## Extracto de la fuente:
=-=-=-=-=

Cada quien hará su balance de esta batalla institucional que termina con la caída del Poder Judicial, pero algo tiene de pírrico iniciar un gobierno, encabezado por una mujer y con apoyo mayoritario en las Cámaras y en la plaza, con con un pasivo tan grande.

Prescindo del potencial impacto que tendrá en el desempeño económico del país. México parece resignado a tener a un lento crecimiento por decisión propia. La reforma más que agregar puntos al PIB potencialmente resta. Prescindo también de los riesgos de violencia que una elección en la que los criminales tendrán un interés directo pueda implicar. Imaginar que ocurra en un distrito o circuito lo que ocurrió en Maravatío, donde la gente vio cómo mataban a un candidato tras otro, inquieta. Me concentro hoy en algo que puede tener un impacto menos lacerante, pero más duradero y deformador: hemos perdido el sentido del proyecto nacional para reformar el aparato de seguridad y justicia. Me refiero a un gran propósito colectivo que convoque, sobre bases emotivas y racionales, a estacionar las diferencias partidistas y apostar por la convergencia para edificar una institucionalidad renovada.

=-=-=-=-=

Registros tomados de un conjunto de datos

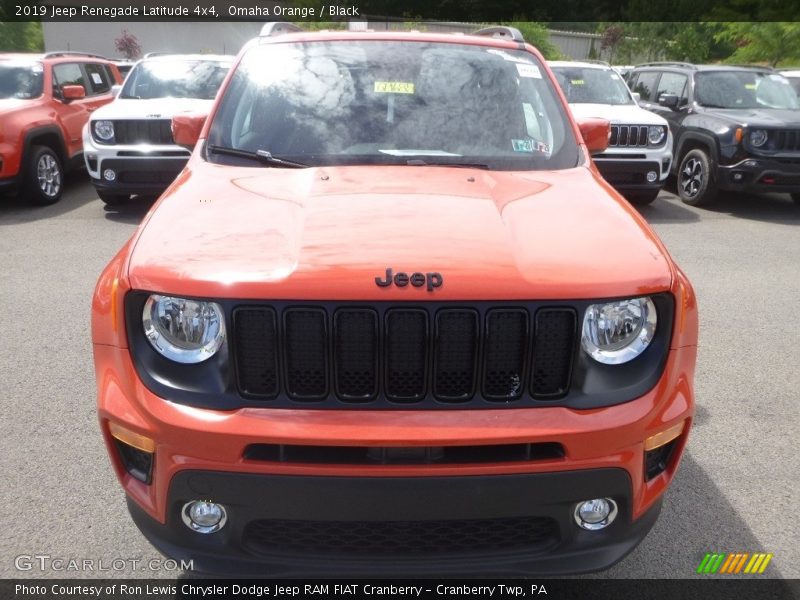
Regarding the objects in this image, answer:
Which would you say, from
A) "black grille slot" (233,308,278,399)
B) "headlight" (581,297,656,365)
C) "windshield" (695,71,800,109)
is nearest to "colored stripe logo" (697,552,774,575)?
"headlight" (581,297,656,365)

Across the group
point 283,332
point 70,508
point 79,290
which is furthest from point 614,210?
point 79,290

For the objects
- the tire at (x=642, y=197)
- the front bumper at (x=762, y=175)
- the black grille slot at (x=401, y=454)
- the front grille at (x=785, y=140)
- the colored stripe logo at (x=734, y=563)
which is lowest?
the tire at (x=642, y=197)

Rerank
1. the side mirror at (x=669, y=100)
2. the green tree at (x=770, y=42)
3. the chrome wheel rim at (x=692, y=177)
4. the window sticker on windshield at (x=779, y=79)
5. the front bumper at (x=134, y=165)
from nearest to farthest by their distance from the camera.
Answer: the front bumper at (x=134, y=165)
the chrome wheel rim at (x=692, y=177)
the side mirror at (x=669, y=100)
the window sticker on windshield at (x=779, y=79)
the green tree at (x=770, y=42)

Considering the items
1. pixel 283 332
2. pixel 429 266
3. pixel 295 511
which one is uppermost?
pixel 429 266

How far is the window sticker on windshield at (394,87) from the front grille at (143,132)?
5.76 m

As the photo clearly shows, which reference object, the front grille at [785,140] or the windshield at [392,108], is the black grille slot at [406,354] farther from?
the front grille at [785,140]

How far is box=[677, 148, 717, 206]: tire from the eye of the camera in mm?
10039

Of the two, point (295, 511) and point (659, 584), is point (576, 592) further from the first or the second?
point (295, 511)

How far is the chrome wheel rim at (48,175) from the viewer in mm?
9570

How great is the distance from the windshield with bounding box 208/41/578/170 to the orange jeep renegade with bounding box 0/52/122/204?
252 inches

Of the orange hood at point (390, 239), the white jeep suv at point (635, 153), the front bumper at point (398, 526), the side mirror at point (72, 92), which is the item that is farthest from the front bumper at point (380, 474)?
the side mirror at point (72, 92)

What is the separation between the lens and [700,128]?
33.6 feet

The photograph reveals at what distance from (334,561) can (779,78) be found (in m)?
11.2

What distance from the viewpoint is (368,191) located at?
279 centimetres
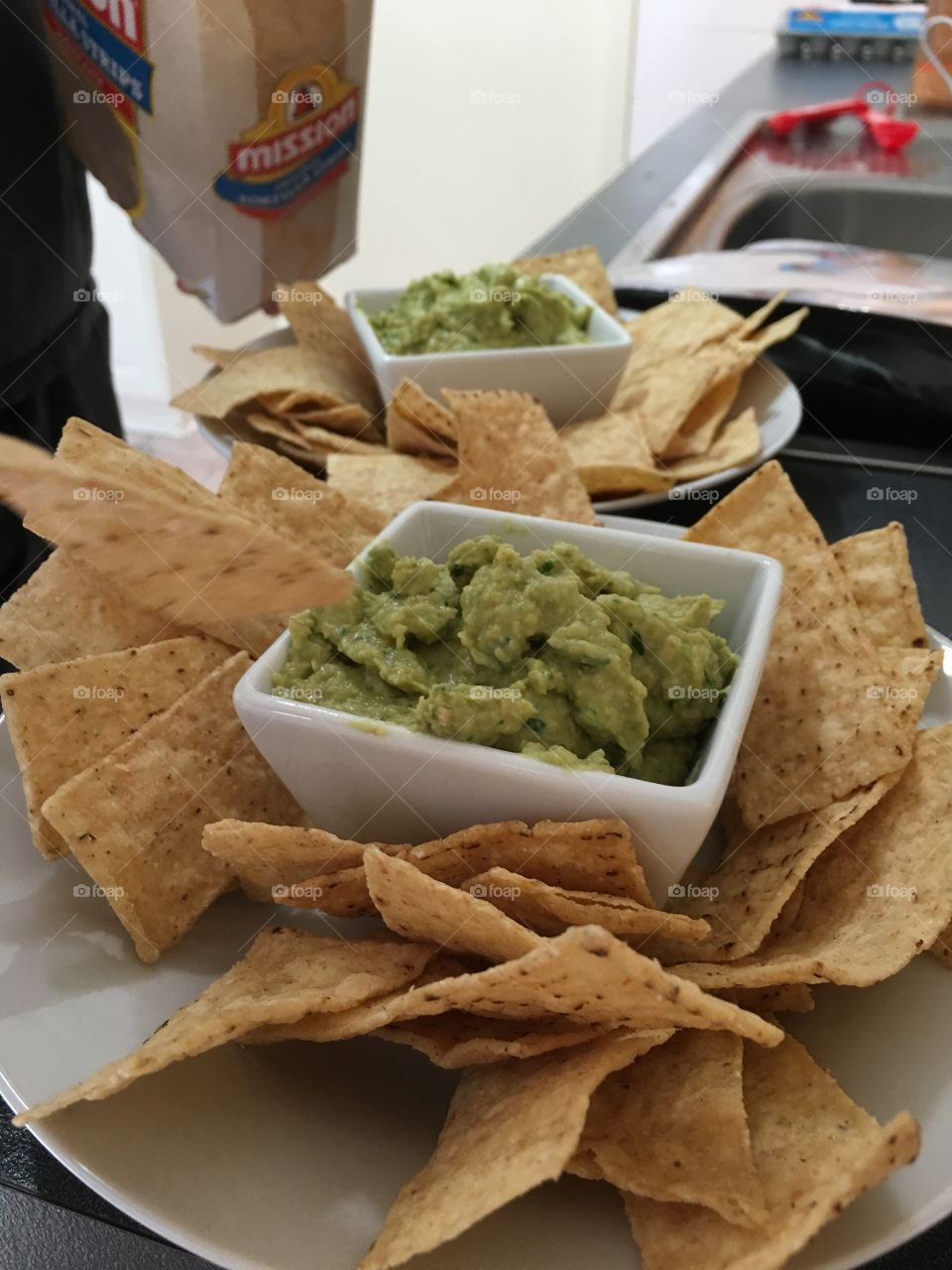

=-=-=-=-=

## Acciones a realizar:
1. Transcribe literalmente una parte del texto sobre la reforma judicial: empieza en las palabras "Cada quien hará" y detente después de "pasivo tan grande.".
2. Traduce al inglés esta oración del texto sobre la reforma judicial: "La reforma más que agregar puntos al PIB potencialmente resta."

## Ejercicio resuelto:
1.
Cada quien hará su balance de esta batalla institucional que termina con la caída del Poder Judicial, pero algo tiene de pírrico iniciar un gobierno, encabezado por una mujer y con apoyo mayoritario en las Cámaras y en la plaza, con con un pasivo tan grande.

2. Rather than adding points to GDP, the reform potentially takes them away.